━━━ Data supplied
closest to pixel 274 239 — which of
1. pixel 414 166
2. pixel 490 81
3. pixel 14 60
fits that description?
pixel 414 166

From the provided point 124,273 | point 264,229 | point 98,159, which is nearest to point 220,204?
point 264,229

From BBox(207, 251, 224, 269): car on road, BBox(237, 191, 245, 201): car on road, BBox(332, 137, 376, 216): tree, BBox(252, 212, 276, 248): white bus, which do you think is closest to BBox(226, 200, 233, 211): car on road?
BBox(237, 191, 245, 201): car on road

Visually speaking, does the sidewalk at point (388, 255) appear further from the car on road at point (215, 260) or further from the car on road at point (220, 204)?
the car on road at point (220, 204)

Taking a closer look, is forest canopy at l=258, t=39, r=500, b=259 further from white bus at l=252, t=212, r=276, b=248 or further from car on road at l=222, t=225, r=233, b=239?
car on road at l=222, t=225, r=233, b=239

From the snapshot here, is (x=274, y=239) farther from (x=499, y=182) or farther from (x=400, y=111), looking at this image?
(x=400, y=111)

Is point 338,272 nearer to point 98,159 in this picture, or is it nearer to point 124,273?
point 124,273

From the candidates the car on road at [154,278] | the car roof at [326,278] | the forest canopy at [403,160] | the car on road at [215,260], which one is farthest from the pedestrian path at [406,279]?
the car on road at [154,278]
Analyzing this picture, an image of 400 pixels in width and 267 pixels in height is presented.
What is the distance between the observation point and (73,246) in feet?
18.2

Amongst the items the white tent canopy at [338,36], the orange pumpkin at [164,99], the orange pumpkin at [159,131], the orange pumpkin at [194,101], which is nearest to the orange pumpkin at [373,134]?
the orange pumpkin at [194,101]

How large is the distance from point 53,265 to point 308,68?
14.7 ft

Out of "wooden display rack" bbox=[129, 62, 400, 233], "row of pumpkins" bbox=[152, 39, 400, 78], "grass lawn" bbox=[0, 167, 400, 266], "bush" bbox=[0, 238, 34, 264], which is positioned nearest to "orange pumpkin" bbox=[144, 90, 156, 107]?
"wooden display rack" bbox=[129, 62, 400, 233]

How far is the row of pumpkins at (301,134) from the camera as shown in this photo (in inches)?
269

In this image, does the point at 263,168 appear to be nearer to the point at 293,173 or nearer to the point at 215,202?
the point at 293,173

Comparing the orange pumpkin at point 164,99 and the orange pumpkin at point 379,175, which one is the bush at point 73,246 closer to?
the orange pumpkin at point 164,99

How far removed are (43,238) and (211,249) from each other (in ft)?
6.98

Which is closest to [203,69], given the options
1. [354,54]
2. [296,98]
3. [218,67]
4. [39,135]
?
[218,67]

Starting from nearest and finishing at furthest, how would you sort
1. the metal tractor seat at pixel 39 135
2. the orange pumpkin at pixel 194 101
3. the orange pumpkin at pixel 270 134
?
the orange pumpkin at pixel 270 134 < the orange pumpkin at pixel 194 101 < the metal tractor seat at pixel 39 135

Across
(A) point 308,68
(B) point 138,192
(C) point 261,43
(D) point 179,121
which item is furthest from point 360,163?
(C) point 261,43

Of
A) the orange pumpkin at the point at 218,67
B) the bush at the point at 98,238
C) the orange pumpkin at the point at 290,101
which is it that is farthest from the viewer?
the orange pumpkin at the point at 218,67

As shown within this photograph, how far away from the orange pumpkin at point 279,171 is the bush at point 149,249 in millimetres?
━━━━━━
◆ Instructions for the task
Rewrite every line of the entries above as a JSON list of strings, with one string per line and blank lines omitted.

◆ Full output
[
  "closest to pixel 274 239 — which of",
  "1. pixel 414 166",
  "2. pixel 490 81",
  "3. pixel 14 60",
  "fits that description?",
  "pixel 414 166",
  "From the provided point 124,273 | point 264,229 | point 98,159, which is nearest to point 220,204?",
  "point 264,229",
  "From BBox(207, 251, 224, 269): car on road, BBox(237, 191, 245, 201): car on road, BBox(332, 137, 376, 216): tree, BBox(252, 212, 276, 248): white bus, which do you think is closest to BBox(226, 200, 233, 211): car on road?",
  "BBox(237, 191, 245, 201): car on road",
  "Visually speaking, does the sidewalk at point (388, 255) appear further from the car on road at point (215, 260) or further from the car on road at point (220, 204)?",
  "the car on road at point (220, 204)",
  "Taking a closer look, is forest canopy at l=258, t=39, r=500, b=259 further from white bus at l=252, t=212, r=276, b=248 or further from car on road at l=222, t=225, r=233, b=239?",
  "car on road at l=222, t=225, r=233, b=239",
  "From the snapshot here, is (x=274, y=239) farther from (x=499, y=182) or farther from (x=400, y=111), looking at this image?",
  "(x=400, y=111)",
  "Is point 338,272 nearer to point 98,159 in this picture, or is it nearer to point 124,273?",
  "point 124,273",
  "From the candidates the car on road at [154,278] | the car roof at [326,278] | the forest canopy at [403,160] | the car on road at [215,260], which one is farthest from the pedestrian path at [406,279]?",
  "the car on road at [154,278]",
  "Analyzing this picture, an image of 400 pixels in width and 267 pixels in height is presented.",
  "What is the distance between the observation point and (73,246) in feet?",
  "18.2",
  "Amongst the items the white tent canopy at [338,36], the orange pumpkin at [164,99], the orange pumpkin at [159,131], the orange pumpkin at [194,101], which is nearest to the orange pumpkin at [373,134]?",
  "the orange pumpkin at [194,101]",
  "How large is the distance from point 53,265 to point 308,68?",
  "14.7 ft",
  "Out of \"wooden display rack\" bbox=[129, 62, 400, 233], \"row of pumpkins\" bbox=[152, 39, 400, 78], \"grass lawn\" bbox=[0, 167, 400, 266], \"bush\" bbox=[0, 238, 34, 264], which is positioned nearest to \"orange pumpkin\" bbox=[144, 90, 156, 107]?",
  "\"wooden display rack\" bbox=[129, 62, 400, 233]",
  "How far is the row of pumpkins at (301,134) from the camera as shown in this photo (in inches)?",
  "269",
  "In this image, does the point at 263,168 appear to be nearer to the point at 293,173 or nearer to the point at 215,202?",
  "the point at 293,173",
  "Comparing the orange pumpkin at point 164,99 and the orange pumpkin at point 379,175, which one is the bush at point 73,246 closer to?",
  "the orange pumpkin at point 164,99",
  "How far removed are (43,238) and (211,249) from each other (in ft)?",
  "6.98",
  "Which is closest to [203,69], given the options",
  "1. [354,54]",
  "2. [296,98]",
  "3. [218,67]",
  "4. [39,135]",
  "?",
  "[218,67]",
  "Starting from nearest and finishing at furthest, how would you sort",
  "1. the metal tractor seat at pixel 39 135",
  "2. the orange pumpkin at pixel 194 101",
  "3. the orange pumpkin at pixel 270 134",
  "?",
  "the orange pumpkin at pixel 270 134 < the orange pumpkin at pixel 194 101 < the metal tractor seat at pixel 39 135",
  "Across",
  "(A) point 308,68",
  "(B) point 138,192",
  "(C) point 261,43",
  "(D) point 179,121",
  "which item is furthest from point 360,163?",
  "(C) point 261,43",
  "Of",
  "A) the orange pumpkin at the point at 218,67",
  "B) the bush at the point at 98,238",
  "C) the orange pumpkin at the point at 290,101",
  "which is it that is farthest from the viewer?",
  "the orange pumpkin at the point at 218,67",
  "As shown within this photograph, how far away from the orange pumpkin at point 279,171 is the bush at point 149,249 in millimetres?"
]